> **SELECTED EXTRACT**
=====
However, in 1949 it was decided that the Galesburg campus would be closed. At that time, the first act of self-advocacy by University of Illinois students with disabilities occurred, as they loaded into several cars and set off for Springfield to request that Governor Stevenson intervene to stop the closure. This event was so significant that on March 24, 1949, the headline of the Citizen's Tribune of Springfield read, "Crippled Students Fight College Closing, Demand Branch at Galesburg be Maintained." Clearly, the wording in the headline indicated that the students were battling far more than the closure of the Galesburg campus. Unfortunately, their gallant effort was not rewarded—the campus was closed.
After the Galesburg closure, the students continued their self-advocacy by seeking to move the "Rehab Program," as it was affectionately called, to Urbana-Champaign. Of course, as one might expect, given the social climate captured in the aforementioned headline, support for the continuation of the program at the main UIUC campus was anything but widespread. Indeed, conventional wisdom held that individuals with such severe physical disabilities could not possibly live "normal" lives, could not have families, and could not obtain gainful employment. Therefore, they should not have their hopes unrealistically inflated by being granted access to a prestigious University of Illinois degree.
This great social experiment might have ended then and there had it not been for the fact that the group of self-reliant, self-advocating students with disabilities took their show on the road to Urbana-Champaign. Their goal in traveling to the main campus was to demonstrate that with minimal architectural and personal assistance, they could successfully negotiate the campus, and that they were more than equal to the challenge of the institution's academic programs.
=====
> **DATASET CONTENT**
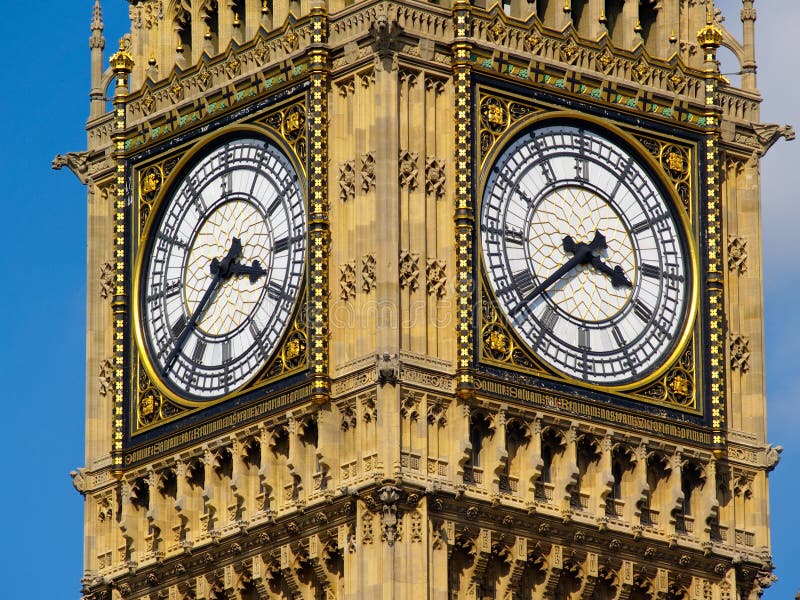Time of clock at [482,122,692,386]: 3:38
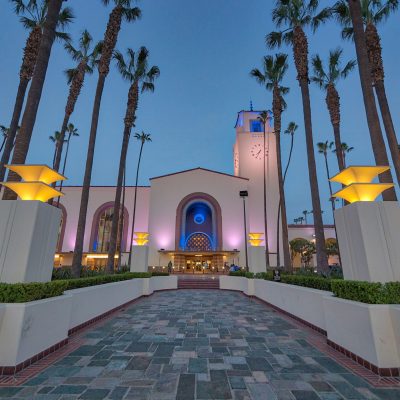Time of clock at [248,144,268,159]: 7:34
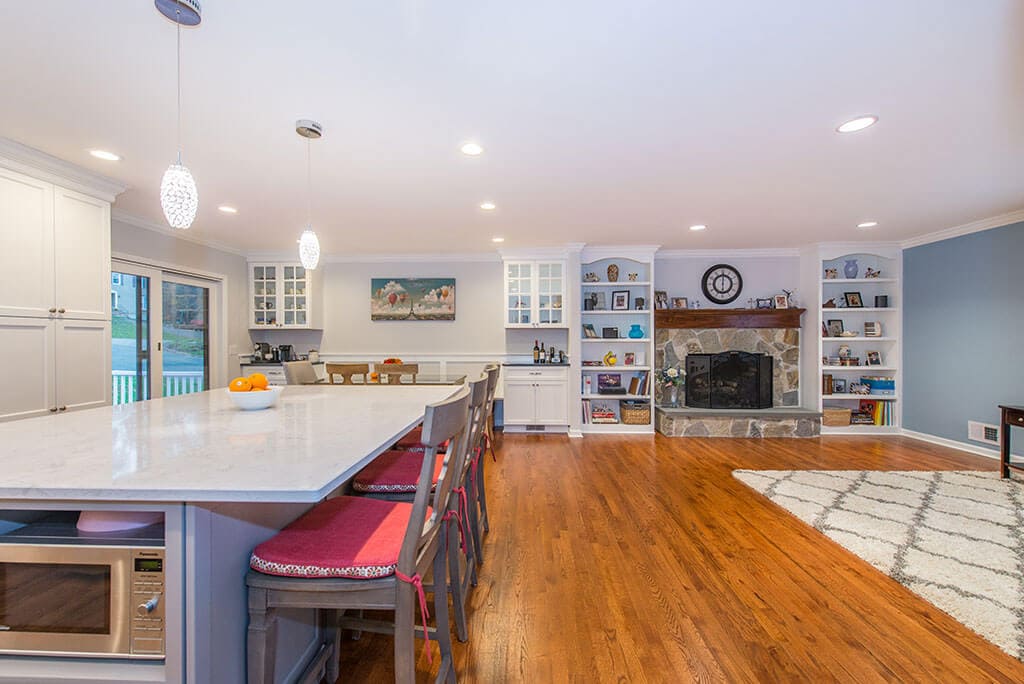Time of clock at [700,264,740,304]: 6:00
=====
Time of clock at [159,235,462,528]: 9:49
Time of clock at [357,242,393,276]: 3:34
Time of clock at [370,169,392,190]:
=====
> **WRITTEN TASKS**
a - Please reproduce the part of the passage on the Rehab Program that opens with the words containing "After the Galesburg" and closes with "of Illinois degree.".
b - Write what comes next in the passage on the Rehab Program, picking up after its final sentence.
The items were taken from a separate source.

> **RESPONSE LIST**
a -
After the Galesburg closure, the students continued their self-advocacy by seeking to move the "Rehab Program," as it was affectionately called, to Urbana-Champaign. Of course, as one might expect, given the social climate captured in the aforementioned headline, support for the continuation of the program at the main UIUC campus was anything but widespread. Indeed, conventional wisdom held that individuals with such severe physical disabilities could not possibly live "normal" lives, could not have families, and could not obtain gainful employment. Therefore, they should not have their hopes unrealistically inflated by being granted access to a prestigious University of Illinois degree.

b -
As a result of their day of demonstrations and enlightenment, the U of I rehabilitation program was begrudgingly granted provisional or "experimental" status at Urbana-Champaign. For the next six years, the students continued to advocate for themselves by demonstrating their abilities through a myriad of activities sponsored by Delta Sigma Omicron (DSO), including Sigma Signs, the DSO annual publication, and athletic exhibitions.
In 1954, a politically savvy group of DSO students succeeded in convincing Illinois Governor William Stratton to serve as the keynote speaker at the annual DSO awards banquet. Although the banquet had not previously been attended by University administrators, the Governor's appearance packed the house. That evening, Governor Stratton gave a stirring speech on the benefits of rehabilitation and the importance of the effort under way at the UIUC. From that point on, although many battles would have to be fought and won in the war for egalitarian access, the program's legitimacy was never again seriously questioned.
Over the ensuing years, DRES has helped thousands of students with disabilities earn college degrees and has made the Urbana-Champaign campus a leader in the area of post-secondary education for persons with disabilities. Indeed, as the oldest post-secondary disability support program in the world, DRES has been associated with many programmatic innovations, including:
- The seminal research which led to the development of the first architectural accessibility standards that would become the American National Standards Institute Standards;
- The first wheelchair-accessible fixed route bus system;
- The first accessible university residence halls;
- The first university service fraternity and advocacy group comprised of students with disabilities (Delta Sigma Omicron); and
- The first collegiate adapted sports and recreation program for students with disabilities, which also produced the first wheelchair athlete in the world to win an Olympic Gold Medal.
For more Information
If you would like more information about the unique events, people and accomplishments which mark the history of the Division of Disability Resources and Educational Services, copies of the 50th Anniversary publication entitled, "Expanding Horizons: A History of the First 50 Years of Disability Resources and Educational Services of the University of Illinois," are available for purchase through the DRES Office of the Director. Call 217-333-4600 or email to order a copy.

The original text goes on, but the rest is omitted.